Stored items
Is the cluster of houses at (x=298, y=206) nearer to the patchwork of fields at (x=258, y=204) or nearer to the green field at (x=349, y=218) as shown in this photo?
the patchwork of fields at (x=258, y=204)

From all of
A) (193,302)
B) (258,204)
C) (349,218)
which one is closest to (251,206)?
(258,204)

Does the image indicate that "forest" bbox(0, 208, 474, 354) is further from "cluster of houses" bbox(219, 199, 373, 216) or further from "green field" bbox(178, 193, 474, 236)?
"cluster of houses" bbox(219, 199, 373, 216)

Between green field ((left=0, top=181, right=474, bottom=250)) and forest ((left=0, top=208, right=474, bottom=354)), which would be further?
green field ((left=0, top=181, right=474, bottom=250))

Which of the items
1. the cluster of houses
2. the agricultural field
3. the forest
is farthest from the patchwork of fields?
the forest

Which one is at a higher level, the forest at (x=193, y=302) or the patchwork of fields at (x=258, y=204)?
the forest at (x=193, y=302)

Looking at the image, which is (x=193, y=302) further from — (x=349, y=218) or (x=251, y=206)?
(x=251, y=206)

Given task>
Set out the lines from the one containing "Looking at the" through the end of the records as a Markdown table with the columns Number and Record line, numbering each row and leaving out blank lines.

Written response>
| Number | Record line |
|---|---|
| 1 | Looking at the image, which is (x=193, y=302) further from — (x=349, y=218) or (x=251, y=206)? |
| 2 | (x=251, y=206) |